During a fundraising event in New York City, Hillary Clinton proposed that Donald Trump supporters fall into two types of baskets. She stated first that, “To just be grossly generalistic, you can put half of Trump supporters into what I call the basket of deplorables. Right? Racist, sexist, homophobic, xenophobic, Islamaphobic, you name it.”
She added, “And unfortunately, there are people like that and he has lifted them up. He has given voice to their websites that used to only have 11,000 people, now have 11 million. He tweets and retweets offensive, hateful, mean-spirited rhetoric.”
The other half of Trump supporters, Clinton claimed, fit into a second basket of people who have “economic anxieties” and feel that Trump is most likely to improve their financial plight.
Clinton talked about this trend, this racist so-called “alt-right” (more commonly known as “white nationalism”) earlier in the campaign during a talk in Reno, Nevada. “He’s taking hate groups mainstream and helping a radical fringe take over the Republican Party.
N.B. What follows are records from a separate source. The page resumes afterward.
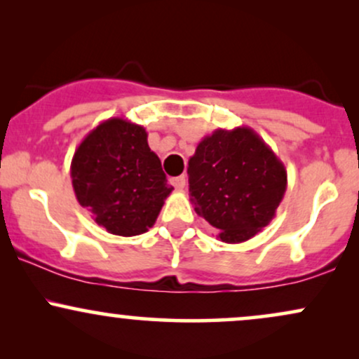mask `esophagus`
Listing matches in <instances>:
<instances>
[{"label": "esophagus", "mask_w": 359, "mask_h": 359, "mask_svg": "<svg viewBox=\"0 0 359 359\" xmlns=\"http://www.w3.org/2000/svg\"><path fill=\"white\" fill-rule=\"evenodd\" d=\"M170 184L174 185L177 191H182V189L185 187V175L174 177V179H170Z\"/></svg>", "instance_id": "obj_1"}]
</instances>
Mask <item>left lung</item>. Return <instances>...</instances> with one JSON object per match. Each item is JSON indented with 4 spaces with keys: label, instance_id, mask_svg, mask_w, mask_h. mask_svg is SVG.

His disregard for the values that make our country great is profoundly dangerous.”
Though Clinton walked back her remarks somewhat the following day, claiming again that the number of “half” Trump’s followers being “racist” followers was, again, “grossly generalistic,” recent polls actually confirm her assertions.
For example, the new Reuters/Ipsos poll found that while not all Republicans are racist, racists tend more to be Republicans, and the most extremist among them are Donald Trump supporters.
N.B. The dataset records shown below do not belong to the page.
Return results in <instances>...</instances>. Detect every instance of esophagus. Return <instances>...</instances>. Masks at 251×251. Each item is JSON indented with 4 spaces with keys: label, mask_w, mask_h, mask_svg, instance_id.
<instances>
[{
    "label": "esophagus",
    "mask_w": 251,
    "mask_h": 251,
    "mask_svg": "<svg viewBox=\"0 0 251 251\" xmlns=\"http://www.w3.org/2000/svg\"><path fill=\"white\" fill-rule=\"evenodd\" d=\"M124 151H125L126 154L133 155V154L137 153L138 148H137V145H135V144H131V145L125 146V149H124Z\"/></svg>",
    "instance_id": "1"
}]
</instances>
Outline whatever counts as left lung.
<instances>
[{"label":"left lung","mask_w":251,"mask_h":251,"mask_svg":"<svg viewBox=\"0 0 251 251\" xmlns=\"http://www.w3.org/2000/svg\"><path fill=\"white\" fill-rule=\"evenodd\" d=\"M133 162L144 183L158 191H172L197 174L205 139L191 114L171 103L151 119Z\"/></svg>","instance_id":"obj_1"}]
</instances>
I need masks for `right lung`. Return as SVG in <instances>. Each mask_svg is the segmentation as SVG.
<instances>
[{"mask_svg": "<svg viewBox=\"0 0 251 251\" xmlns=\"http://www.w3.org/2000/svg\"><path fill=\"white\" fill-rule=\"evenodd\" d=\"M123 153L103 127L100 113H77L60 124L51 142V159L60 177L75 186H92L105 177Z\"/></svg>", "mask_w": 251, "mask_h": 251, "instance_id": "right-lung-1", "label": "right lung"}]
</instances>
According to the poll, Trump supporters are more likely to label African Americans as “criminal,” “unintelligent,” “lazy,” and “violent” than are Republicans who voted for other Republican candidates during the recent primaries or who support Hillary Clinton.
Of course not every Trump supporter expressed negative attitudes about black people in the survey. However, approximately 50% did rate black people adversely, relative to whites, on any of the six character traits in the poll.
Another research poll, the 2016 American National Election Study, conducted by Hamilton College political scientist Philip Klinkner, compared and contrasted feelings and attitudes toward Trump and Clinton. The study investigated how economic opinions, racial attitudes, and demographics affected participants’ feelings and opinions about these two presidential candidates.
Klinkner found that economic opinions or anxieties did not significantly determine individuals’ preferences for Trump, though racial attitudes did.
Said Klinkner, “My analysis indicates that economic status and attitudes do little to explain support for Trump. Those who express more resentment toward African Americans, those who think the word ‘violent’ describes Muslims well, and those who believe President Obama is a Muslim have much more positive views of Trump compared with Clinton.”